Wednesday, August 24, 2011

San Fernando massacre: 1 year later

One year ago, Mexican authorities made a grisly discovery in San Fernando, Tamaulipas. A total of 72 migrants were massacred, allegedly by the drug cartel Los Zetas. The authorities would eventually find 193 bodies in the "narcofosas" of San Fernando.
Two suspects in the mass killings remain at large: Salvador Alfonso Martinez Esobedo, "La Ardilla," and Ramon Ricardo Palomo Rincones, "El Coyote." "La Ardilla" was cited as a presumed leader of a cell of Los Zetas.
The Secretary-General of the Republic (PGR) is offering rewards for both men: 15,000 pesos for "La Ardilla," 10,000 for "El Coyote." The authorities have detained 82 others for possible connections with the killings. Yet Fernando Batista Jimenez of the National Human Rights Commission criticized the PGR's handling of the case.
So far, the authorities have been able to return just 26 of the dead to their families in different states of the country, and one to Guatemala.
Of the 72 migrants slain, 58 were men and 14 were women, coming from nations to the south such as Honduras, El Salvador, Guatemala and Ecuador.
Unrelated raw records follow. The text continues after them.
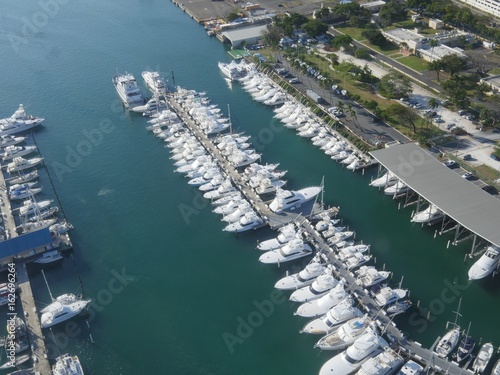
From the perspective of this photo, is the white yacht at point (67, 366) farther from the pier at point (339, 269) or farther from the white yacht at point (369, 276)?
the white yacht at point (369, 276)

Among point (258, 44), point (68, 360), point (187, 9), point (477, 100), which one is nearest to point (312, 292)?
point (68, 360)

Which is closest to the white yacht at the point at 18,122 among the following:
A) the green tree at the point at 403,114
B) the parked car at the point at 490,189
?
the green tree at the point at 403,114

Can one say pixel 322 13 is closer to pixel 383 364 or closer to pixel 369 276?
pixel 369 276

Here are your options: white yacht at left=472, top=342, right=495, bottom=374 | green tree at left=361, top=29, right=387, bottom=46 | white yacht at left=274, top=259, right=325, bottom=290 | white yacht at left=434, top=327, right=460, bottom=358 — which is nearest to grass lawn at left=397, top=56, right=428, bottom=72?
green tree at left=361, top=29, right=387, bottom=46

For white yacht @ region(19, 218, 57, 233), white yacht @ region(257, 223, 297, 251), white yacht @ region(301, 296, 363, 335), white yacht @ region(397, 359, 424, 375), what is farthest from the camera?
white yacht @ region(19, 218, 57, 233)

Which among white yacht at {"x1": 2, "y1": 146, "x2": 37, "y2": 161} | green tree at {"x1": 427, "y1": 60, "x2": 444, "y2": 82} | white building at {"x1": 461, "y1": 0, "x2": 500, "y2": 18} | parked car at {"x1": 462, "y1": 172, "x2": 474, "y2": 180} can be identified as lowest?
white yacht at {"x1": 2, "y1": 146, "x2": 37, "y2": 161}

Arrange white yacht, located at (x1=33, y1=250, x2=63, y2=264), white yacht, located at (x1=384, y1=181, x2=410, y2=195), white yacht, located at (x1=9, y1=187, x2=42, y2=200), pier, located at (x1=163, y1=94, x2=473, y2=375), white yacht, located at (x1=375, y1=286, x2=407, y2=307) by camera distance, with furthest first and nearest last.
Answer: white yacht, located at (x1=9, y1=187, x2=42, y2=200)
white yacht, located at (x1=384, y1=181, x2=410, y2=195)
white yacht, located at (x1=33, y1=250, x2=63, y2=264)
white yacht, located at (x1=375, y1=286, x2=407, y2=307)
pier, located at (x1=163, y1=94, x2=473, y2=375)

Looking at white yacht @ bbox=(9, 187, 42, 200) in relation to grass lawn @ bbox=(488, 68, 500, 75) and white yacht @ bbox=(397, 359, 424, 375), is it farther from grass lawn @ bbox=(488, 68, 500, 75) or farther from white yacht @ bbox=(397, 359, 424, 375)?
grass lawn @ bbox=(488, 68, 500, 75)

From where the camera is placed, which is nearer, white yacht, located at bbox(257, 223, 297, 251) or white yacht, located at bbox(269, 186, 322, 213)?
white yacht, located at bbox(257, 223, 297, 251)
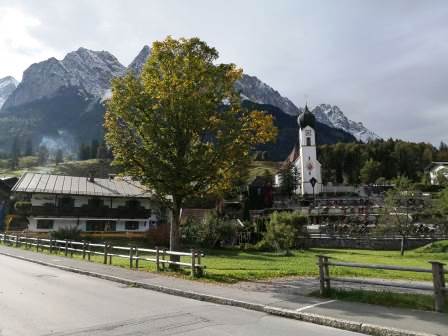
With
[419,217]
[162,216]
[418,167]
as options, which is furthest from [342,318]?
[418,167]

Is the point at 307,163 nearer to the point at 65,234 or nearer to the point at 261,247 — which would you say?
the point at 261,247

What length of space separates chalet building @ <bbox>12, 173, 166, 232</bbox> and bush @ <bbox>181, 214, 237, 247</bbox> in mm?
6376

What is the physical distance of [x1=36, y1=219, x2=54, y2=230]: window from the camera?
5306cm

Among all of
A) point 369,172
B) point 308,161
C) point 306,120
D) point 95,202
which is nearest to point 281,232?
point 95,202

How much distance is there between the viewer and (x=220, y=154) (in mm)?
18906

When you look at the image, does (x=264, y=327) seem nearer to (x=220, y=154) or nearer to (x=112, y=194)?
(x=220, y=154)

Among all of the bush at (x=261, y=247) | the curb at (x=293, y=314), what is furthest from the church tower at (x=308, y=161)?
the curb at (x=293, y=314)

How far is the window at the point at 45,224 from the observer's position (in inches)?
2089

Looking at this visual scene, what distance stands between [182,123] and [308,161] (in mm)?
106293

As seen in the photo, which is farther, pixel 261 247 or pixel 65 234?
pixel 261 247

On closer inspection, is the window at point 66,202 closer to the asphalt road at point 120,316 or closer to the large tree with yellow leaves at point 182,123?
the large tree with yellow leaves at point 182,123

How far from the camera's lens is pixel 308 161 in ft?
400

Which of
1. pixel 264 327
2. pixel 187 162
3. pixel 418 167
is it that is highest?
pixel 418 167

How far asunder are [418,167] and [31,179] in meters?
130
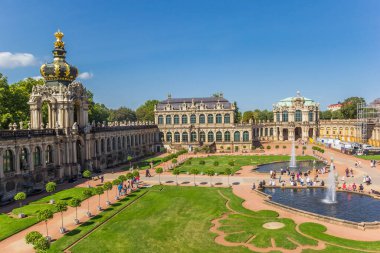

The human rights commission described a wave of violence against migrants, noting that there were at least 214 reported mass kidnappings of migrants between April and September 2010 with 11,333 victims.
Rene Zenteno, undersecretary of population, migration and religious affairs in the Governing Secretary's office, called the San Fernando killings "one of the most lamentable affairs in the history of the country."